En réponse, M. Pascal Terrasse, Rapporteur spécial, a considéré qu'elle présentait l'inconvénient, s'agissant des objectifs, de ne renseigner qu'une dimension du système de mesure de la performance, celle relative à l'efficacité socio-économique. La qualité du service rendu à l'usager et l'efficience de la gestion sont complètement ignorées. Certes, la politique forestière présente des spécificités, qu'il est difficile d'appréhender au travers d'un nombre restreint d'objectifs et d'indicateurs quantifiables. Néanmoins, la mesure de l'amélioration de l'efficacité de la dépense, principale finalité de la mise en œuvre du dispositif, ne pourra être réalisée au travers de seuls objectifs relatifs à l'efficacité socio-économique. S'il peut s'avérer que, pour des raisons spécifiques au domaine étudié, il n'y ait pas lieu de définir d'objectif relatif à la qualité du service rendu à l'usager, ce qui est néanmoins rare pour un service de l'État, il n'est pas acceptable qu'aucun objectif ne soit fixé en matière d'efficience de la gestion, dans la mesure où des crédits sont nécessairement mobilisés à cet effet. L'absence d'objectif d'efficience est d'autant plus surprenante qu'il existe un contrat d'objectif entre l'État et l'ONF, dont le ministère aurait pu s'inspirer.

Par ailleurs, certains objectifs mériteraient d'être précisés. Ainsi, le premier objectif se décompose en réalité en deux, auxquels sont d'ailleurs associés deux indicateurs bien distincts, ce qui nuit à la clarté de l'objectif défini. De même, l'objectif 4 pourrait simplement s'intituler « protection de la forêt », ce qui semble inclure assez naturellement la prévention des incendies. En outre, l'objectif 2 est trop vague, notamment si on le met en relation avec l'indicateur censé l'illustrer, qui s'avère très précis.

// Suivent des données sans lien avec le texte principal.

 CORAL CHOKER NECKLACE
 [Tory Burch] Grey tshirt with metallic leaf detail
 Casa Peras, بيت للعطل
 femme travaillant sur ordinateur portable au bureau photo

Le nombre d'indicateurs associés aux objectifs correspond aux principes fixés par la direction de la réforme budgétaire, puisqu'un ou deux indicateurs renseignent chaque objectif. Toutefois, certains d'entre eux ne sont pas pleinement satisfaisants. Il en va ainsi des indicateurs « surfaces de forêts avec aménagement forestier » associé à l'objectif 2 et « surfaces forestières privées relevant d'un plan simple de gestion rapportée à la surface théorique pouvant relever d'un tel plan » associé à l'objectif 3 qui s'avèrent être de simples indicateurs d'activité, et non de véritables indicateurs de performance. Les résultats de ces indicateurs peuvent progresser du simple fait de l'augmentation des moyens qui y sont consacrés, sans qu'ils traduisent une amélioration dans l'utilisation des crédits.

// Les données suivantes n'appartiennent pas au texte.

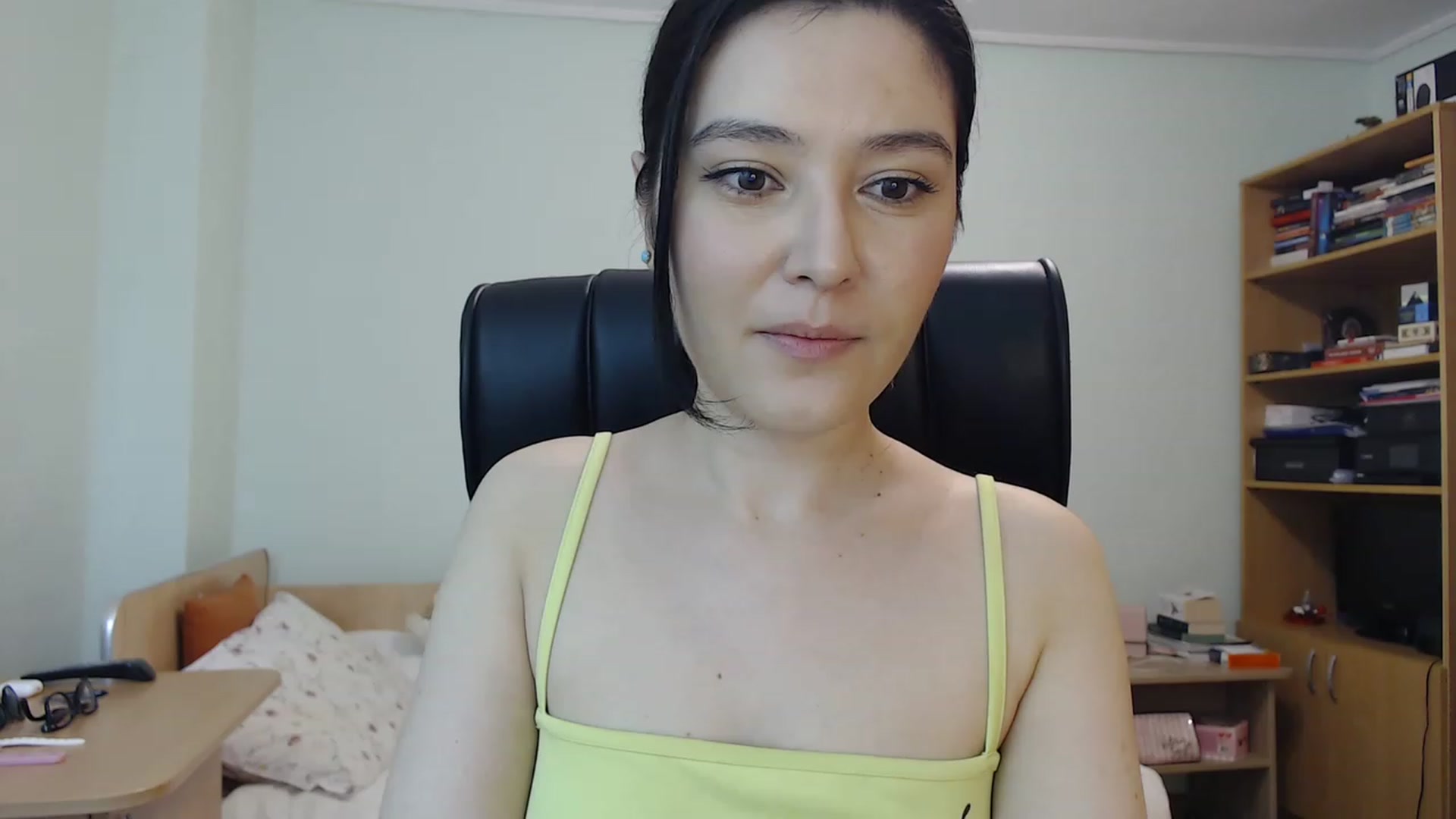 Gallery image thumbnail from TheMorrigan_'s myfreecams stream on, 06/16/2023, 20:09 image 1 of 20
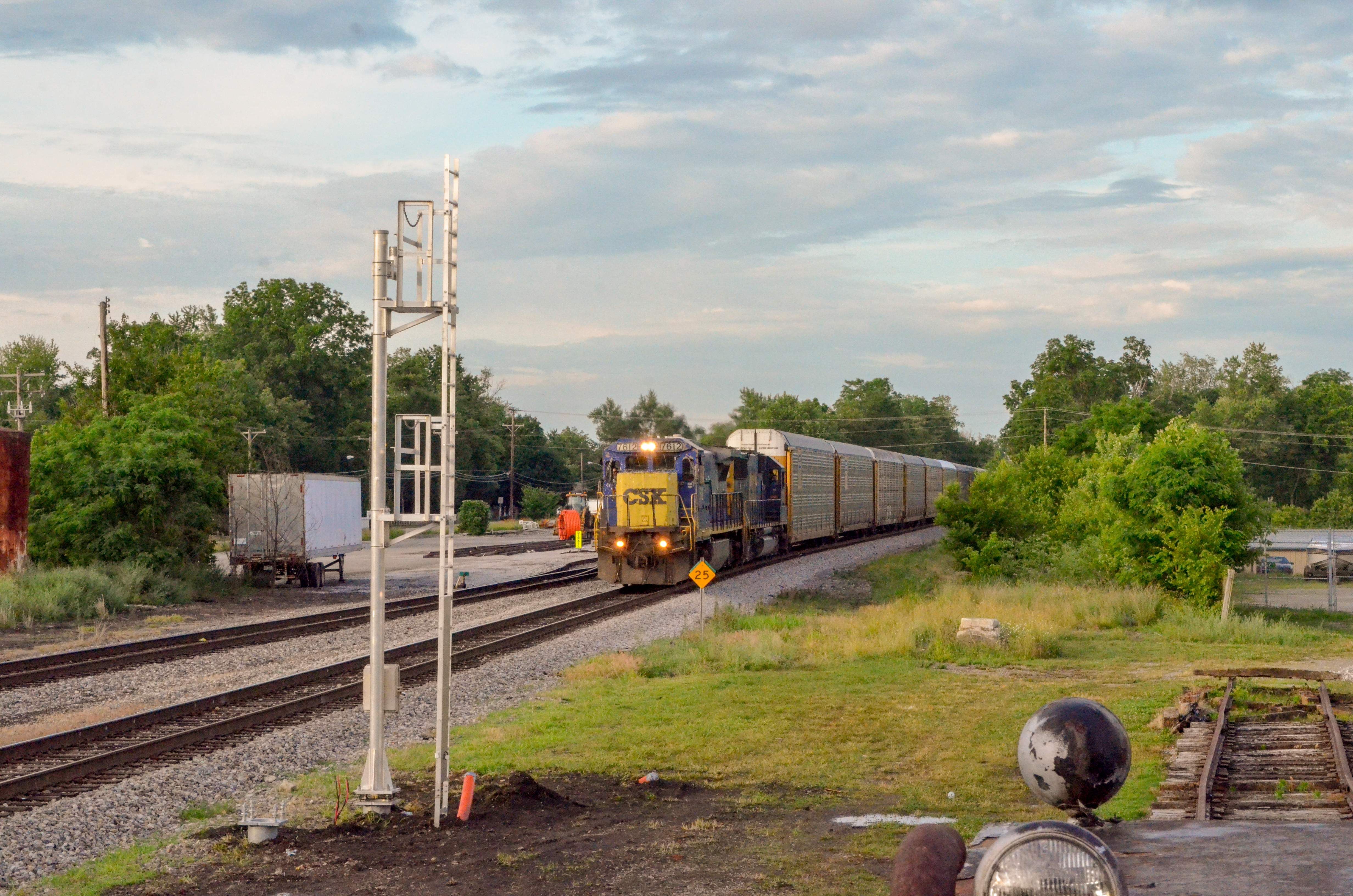 CSX C40-8 & SD50 Locomotives passing by the Museum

Le Président Pierre Méhaignerie a observé qu'une comparaison européenne pourrait être instructive, considérant que, dans certains grands pays forestiers européens, ce secteur était entretenu sans crédits de l'État.

M. Louis Giscard d'Estaing a considéré qu'il serait également utile de disposer d'un indicateur reflétant la part des quantités de bois importées et exportées dans la consommation nationale de bois, par type de consommation.

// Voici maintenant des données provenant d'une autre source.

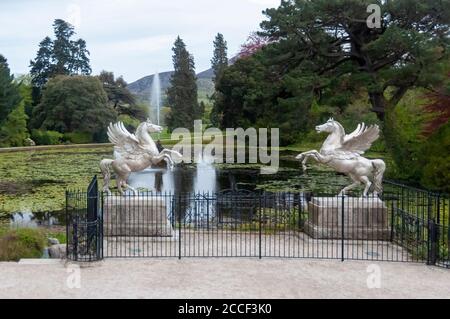 Powerscourt è una delle più belle tenute di campagna in Irlanda. Situato nelle montagne di Wicklow, vicino a Dublino. Foto Stock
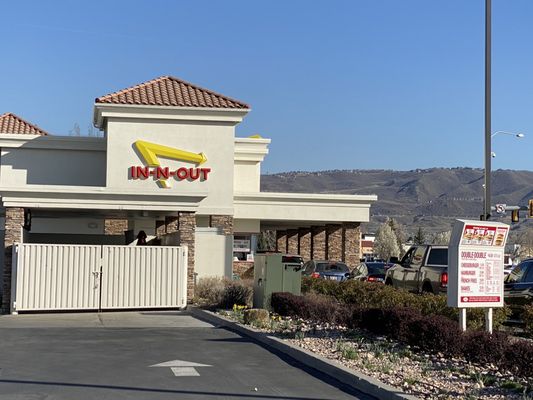 In-N-Out Burger by null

Le Président Pierre Méhaignerie a regretté l'échec de l'initiative apparue il y a quelques années consistant à développer la construction de maisons à ossature bois, échec lié aux dispositions de notre code des marchés publics. Une relance de cette initiative pourrait contribuer à rentabiliser cette filière, à améliorer la construction, à valoriser l'usage de la ressource en bois et aurait des effets bénéfiques sur les conditions de travail des salariés du bâtiment.

M. Pascal Terrasse, Rapporteur spécial, a rappelé que le marché immobilier est florissant alors que le marché du bois connaît de réelles difficultés. En 1995, le législateur avait prévu qu'au moins 10 % des matériaux utilisés pour construire une maison devaient être en bois, mais les décrets d'application n'ont jamais été publiés.

M. Jean-Louis Dumont a indiqué que la gare TGV Meuse aura de nombreux éléments en bois.

La Commission a ensuite, contre l'avis du Rapporteur spécial, adopté les crédits de la Forêt.